Supplied passage ::

========

One reason we don’t like to purge is that we may have made a mistake when we purchased or accepted the items in the first place. It’s painful to admit we’re wrong. Science has found that our brains react to the loss of a valued possession the same way they respond to physical pain. But although it might hurt, clearing out some of your crap will help you and your students.

Neuroscientists at Princeton University found that subjects in a disorganized environment had a harder time maintaining attention than those working in an organized environment. The study showed that physical clutter competes for our attention, resulting in poorer performance and increased stress. You and your students will be less irritable, more productive, distracted less often, and able to process information better in an uncluttered classroom.

The cleanliness of your room can also impact students’ behavior. A study conducted in 2006 by the University of Sussex took an in-depth look at over 100 English families with small children. Researchers found a clear link between cleanliness and order, and well-behaved children.

========

Image-based spatial reasoning data:
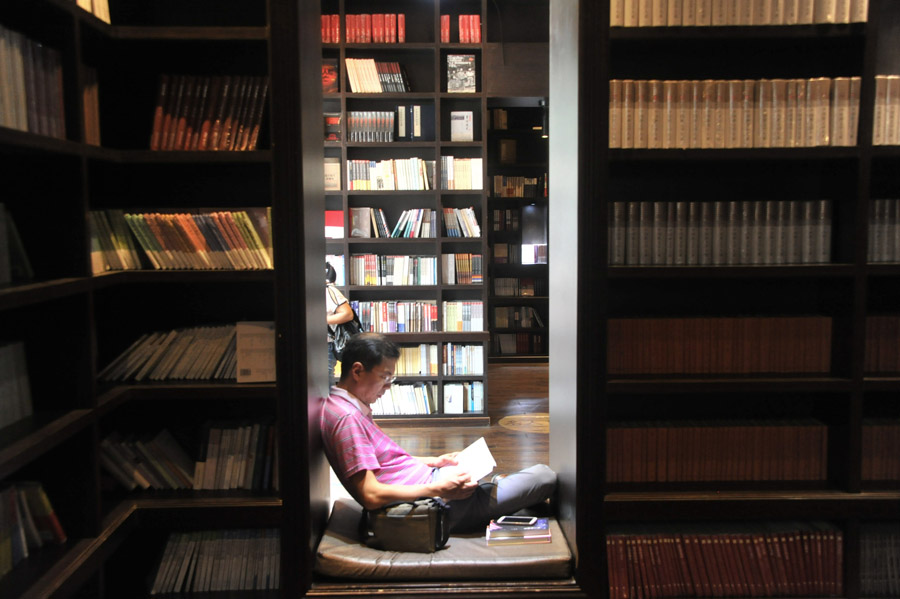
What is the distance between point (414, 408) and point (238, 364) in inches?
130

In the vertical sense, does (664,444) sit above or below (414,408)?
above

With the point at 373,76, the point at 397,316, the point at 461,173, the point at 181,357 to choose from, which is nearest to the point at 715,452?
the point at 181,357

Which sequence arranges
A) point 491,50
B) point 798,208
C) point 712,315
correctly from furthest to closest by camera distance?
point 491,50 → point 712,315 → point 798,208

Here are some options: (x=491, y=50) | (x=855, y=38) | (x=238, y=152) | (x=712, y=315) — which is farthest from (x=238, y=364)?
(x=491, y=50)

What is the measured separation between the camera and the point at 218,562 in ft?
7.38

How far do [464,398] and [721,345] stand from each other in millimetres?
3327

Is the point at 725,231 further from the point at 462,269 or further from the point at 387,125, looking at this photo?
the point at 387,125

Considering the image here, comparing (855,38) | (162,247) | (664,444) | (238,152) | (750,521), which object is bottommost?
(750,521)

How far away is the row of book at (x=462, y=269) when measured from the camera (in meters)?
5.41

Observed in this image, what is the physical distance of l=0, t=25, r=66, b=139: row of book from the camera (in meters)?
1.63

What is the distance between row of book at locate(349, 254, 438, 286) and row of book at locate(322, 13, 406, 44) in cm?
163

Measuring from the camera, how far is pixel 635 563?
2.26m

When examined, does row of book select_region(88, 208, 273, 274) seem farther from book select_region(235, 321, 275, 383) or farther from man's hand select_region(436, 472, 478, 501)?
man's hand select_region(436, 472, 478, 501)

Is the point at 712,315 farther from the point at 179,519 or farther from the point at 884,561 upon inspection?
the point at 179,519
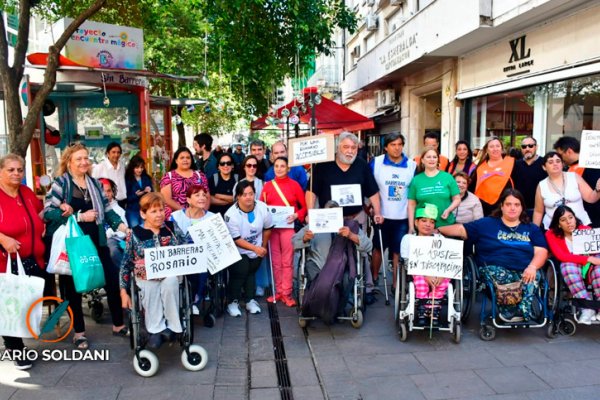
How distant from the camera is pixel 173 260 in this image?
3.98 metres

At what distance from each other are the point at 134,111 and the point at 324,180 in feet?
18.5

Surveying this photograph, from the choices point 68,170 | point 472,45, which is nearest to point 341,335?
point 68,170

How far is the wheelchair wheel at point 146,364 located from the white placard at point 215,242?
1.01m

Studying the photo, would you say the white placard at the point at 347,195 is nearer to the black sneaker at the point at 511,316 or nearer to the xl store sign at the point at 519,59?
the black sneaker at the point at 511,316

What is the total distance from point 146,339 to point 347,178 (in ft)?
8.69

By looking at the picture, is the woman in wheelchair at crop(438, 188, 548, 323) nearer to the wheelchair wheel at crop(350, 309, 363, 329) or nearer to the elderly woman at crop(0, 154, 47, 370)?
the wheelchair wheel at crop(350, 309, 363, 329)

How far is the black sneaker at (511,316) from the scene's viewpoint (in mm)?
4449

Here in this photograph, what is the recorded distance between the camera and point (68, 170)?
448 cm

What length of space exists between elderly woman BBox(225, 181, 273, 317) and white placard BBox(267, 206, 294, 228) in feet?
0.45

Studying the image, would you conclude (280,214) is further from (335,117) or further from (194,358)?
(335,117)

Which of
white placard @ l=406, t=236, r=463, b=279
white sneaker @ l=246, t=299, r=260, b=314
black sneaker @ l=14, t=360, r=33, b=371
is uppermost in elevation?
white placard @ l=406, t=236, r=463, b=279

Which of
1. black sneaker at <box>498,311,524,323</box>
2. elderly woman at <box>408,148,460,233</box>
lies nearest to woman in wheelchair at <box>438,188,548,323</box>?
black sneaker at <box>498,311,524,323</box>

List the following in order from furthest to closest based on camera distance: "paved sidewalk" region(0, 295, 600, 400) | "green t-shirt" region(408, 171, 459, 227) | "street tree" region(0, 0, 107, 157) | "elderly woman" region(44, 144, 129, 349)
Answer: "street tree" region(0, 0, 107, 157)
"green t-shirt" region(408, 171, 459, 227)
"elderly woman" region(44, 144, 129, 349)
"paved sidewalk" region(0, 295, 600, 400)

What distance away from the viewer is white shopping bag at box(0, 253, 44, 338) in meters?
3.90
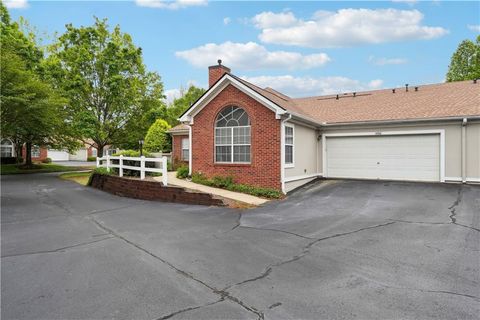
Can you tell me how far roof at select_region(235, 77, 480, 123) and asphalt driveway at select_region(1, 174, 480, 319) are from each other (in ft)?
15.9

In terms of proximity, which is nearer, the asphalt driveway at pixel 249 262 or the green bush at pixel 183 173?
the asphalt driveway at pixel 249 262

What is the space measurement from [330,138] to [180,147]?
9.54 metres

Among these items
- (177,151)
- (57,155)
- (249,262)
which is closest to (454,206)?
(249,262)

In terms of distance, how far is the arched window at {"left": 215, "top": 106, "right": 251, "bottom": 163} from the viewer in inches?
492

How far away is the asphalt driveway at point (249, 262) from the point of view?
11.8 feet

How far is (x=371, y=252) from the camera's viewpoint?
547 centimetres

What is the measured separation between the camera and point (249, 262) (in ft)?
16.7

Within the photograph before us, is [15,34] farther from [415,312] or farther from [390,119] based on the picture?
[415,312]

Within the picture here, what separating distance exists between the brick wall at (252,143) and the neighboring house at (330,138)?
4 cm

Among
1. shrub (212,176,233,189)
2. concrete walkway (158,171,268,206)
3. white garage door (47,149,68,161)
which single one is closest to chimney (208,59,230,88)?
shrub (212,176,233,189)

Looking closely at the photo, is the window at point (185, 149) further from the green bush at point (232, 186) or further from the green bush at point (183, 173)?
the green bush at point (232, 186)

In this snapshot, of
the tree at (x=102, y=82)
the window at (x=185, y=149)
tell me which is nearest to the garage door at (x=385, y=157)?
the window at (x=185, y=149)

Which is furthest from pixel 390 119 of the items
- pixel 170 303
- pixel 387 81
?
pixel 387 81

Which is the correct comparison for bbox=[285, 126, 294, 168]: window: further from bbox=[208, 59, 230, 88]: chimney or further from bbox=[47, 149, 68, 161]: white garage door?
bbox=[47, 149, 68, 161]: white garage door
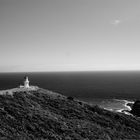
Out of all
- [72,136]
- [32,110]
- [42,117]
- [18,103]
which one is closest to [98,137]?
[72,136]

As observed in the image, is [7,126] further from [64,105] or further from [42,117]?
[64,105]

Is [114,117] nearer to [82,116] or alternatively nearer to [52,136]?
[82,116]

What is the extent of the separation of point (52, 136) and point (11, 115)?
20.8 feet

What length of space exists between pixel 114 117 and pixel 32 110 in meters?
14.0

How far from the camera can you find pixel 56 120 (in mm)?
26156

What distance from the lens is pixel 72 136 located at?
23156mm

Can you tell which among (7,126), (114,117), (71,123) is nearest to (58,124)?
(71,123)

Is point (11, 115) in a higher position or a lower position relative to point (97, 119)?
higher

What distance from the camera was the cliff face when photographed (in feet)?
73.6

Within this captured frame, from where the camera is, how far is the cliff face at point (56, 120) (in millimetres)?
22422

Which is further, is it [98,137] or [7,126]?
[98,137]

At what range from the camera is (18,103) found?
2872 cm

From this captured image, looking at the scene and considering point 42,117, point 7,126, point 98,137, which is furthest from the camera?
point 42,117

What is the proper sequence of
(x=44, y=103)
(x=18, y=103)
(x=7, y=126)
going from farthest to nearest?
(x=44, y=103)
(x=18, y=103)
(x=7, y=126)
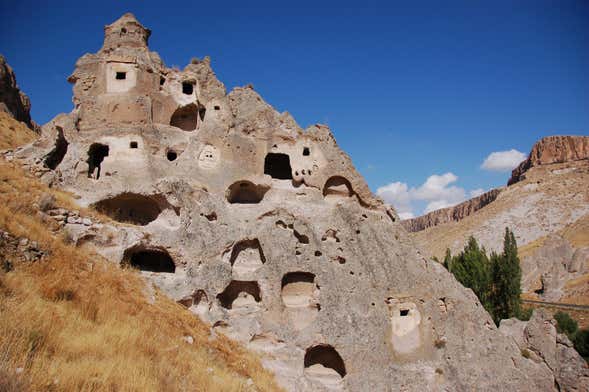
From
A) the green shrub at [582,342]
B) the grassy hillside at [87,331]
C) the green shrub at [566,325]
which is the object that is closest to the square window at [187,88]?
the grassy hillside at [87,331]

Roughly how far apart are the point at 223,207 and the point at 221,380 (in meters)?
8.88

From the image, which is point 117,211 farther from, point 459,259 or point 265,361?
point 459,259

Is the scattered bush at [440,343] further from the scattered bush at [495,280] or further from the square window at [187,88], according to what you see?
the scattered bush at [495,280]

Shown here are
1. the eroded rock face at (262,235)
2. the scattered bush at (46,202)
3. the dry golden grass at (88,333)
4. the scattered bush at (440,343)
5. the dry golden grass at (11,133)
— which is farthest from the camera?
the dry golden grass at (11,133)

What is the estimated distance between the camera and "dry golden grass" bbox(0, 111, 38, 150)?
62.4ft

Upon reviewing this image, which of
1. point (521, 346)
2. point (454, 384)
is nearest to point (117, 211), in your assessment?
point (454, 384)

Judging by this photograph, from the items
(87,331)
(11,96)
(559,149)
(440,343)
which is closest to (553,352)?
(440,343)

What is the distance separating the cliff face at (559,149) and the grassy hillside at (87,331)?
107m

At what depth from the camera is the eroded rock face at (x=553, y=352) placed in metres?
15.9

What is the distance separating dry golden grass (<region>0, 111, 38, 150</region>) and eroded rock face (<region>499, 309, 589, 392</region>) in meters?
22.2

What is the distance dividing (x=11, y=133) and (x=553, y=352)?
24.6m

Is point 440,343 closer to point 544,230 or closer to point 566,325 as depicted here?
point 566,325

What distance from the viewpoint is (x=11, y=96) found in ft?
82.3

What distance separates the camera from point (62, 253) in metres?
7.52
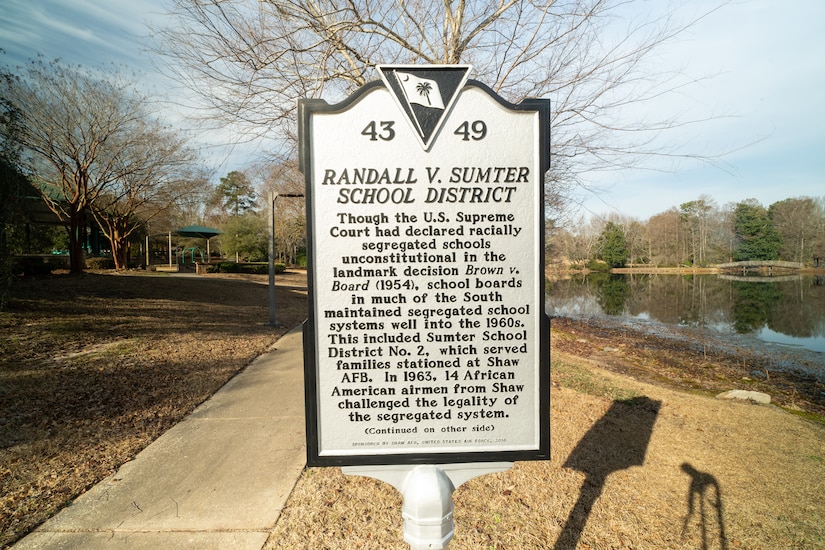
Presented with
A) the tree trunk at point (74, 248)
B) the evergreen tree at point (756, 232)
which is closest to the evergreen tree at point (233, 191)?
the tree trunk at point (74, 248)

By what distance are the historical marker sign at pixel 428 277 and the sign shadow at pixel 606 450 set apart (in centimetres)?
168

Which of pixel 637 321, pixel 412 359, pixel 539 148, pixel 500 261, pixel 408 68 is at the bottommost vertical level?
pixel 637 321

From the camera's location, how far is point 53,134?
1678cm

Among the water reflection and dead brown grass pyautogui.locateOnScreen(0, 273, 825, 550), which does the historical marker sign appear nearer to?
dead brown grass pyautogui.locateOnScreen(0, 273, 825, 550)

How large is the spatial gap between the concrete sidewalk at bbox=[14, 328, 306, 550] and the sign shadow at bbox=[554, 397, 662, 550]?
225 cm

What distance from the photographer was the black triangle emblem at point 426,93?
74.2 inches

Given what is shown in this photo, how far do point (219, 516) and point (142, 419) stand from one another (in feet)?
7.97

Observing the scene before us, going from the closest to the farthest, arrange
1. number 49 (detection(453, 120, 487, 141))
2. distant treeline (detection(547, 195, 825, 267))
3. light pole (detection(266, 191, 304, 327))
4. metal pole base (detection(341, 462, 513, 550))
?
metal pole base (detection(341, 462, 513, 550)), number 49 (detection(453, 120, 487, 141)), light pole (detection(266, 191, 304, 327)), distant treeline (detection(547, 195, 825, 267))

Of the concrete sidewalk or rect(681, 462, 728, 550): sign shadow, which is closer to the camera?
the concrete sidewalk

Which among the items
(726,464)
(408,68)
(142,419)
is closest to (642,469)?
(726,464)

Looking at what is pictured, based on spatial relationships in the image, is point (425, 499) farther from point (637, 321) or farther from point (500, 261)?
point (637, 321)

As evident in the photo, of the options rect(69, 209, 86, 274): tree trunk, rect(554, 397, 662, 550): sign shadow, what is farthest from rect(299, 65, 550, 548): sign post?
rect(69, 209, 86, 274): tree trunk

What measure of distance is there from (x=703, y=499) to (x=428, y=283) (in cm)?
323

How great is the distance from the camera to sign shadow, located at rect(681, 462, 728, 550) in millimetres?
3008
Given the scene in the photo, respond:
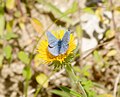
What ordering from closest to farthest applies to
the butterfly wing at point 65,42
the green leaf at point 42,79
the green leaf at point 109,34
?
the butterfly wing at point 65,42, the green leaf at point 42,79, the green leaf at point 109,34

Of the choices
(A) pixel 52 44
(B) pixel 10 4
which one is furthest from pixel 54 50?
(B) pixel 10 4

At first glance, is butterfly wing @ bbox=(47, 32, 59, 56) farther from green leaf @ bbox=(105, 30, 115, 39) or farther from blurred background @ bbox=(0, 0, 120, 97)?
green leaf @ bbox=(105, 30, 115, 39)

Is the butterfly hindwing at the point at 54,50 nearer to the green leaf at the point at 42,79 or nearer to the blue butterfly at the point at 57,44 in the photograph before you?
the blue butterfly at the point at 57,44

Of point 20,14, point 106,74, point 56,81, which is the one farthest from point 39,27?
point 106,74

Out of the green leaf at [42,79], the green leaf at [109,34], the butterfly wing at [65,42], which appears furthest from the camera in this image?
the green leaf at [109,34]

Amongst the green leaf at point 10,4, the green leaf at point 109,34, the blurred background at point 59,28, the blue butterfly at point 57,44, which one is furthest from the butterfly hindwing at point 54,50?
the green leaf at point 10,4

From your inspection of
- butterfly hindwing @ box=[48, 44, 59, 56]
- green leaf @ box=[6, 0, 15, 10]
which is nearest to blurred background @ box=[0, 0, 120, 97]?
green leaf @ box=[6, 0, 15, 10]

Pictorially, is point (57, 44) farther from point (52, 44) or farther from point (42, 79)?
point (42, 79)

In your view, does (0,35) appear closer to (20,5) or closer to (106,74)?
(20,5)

========

Required work ::
1 > Swap "cleanliness" for "tidiness" in the passage on classroom clutter, giving the part starting at "Neuroscientists at Princeton" and ending at "and well-behaved children.".
2 > Print the lines of the entries starting at the line that contains "In terms of proximity, which" and ending at the line that contains "9.54 metres".
The passage on classroom clutter and the entries are unrelated material.

Answers for this exercise ::
1 >
Neuroscientists at Princeton University found that subjects in a disorganized environment had a harder time maintaining attention than those working in an organized environment. The study showed that physical clutter competes for our attention, resulting in poorer performance and increased stress. You and your students will be less irritable, more productive, distracted less often, and able to process information better in an uncluttered classroom.

The tidiness of your room can also impact students’ behavior. A study conducted in 2006 by the University of Sussex took an in-depth look at over 100 English families with small children. Researchers found a clear link between tidiness and order, and well-behaved children.

2 >
In terms of proximity, which is nearer, the asphalt driveway at pixel 249 262 or the green bush at pixel 183 173?
the asphalt driveway at pixel 249 262

What is the space measurement from [330,138] to [180,147]?
9.54 metres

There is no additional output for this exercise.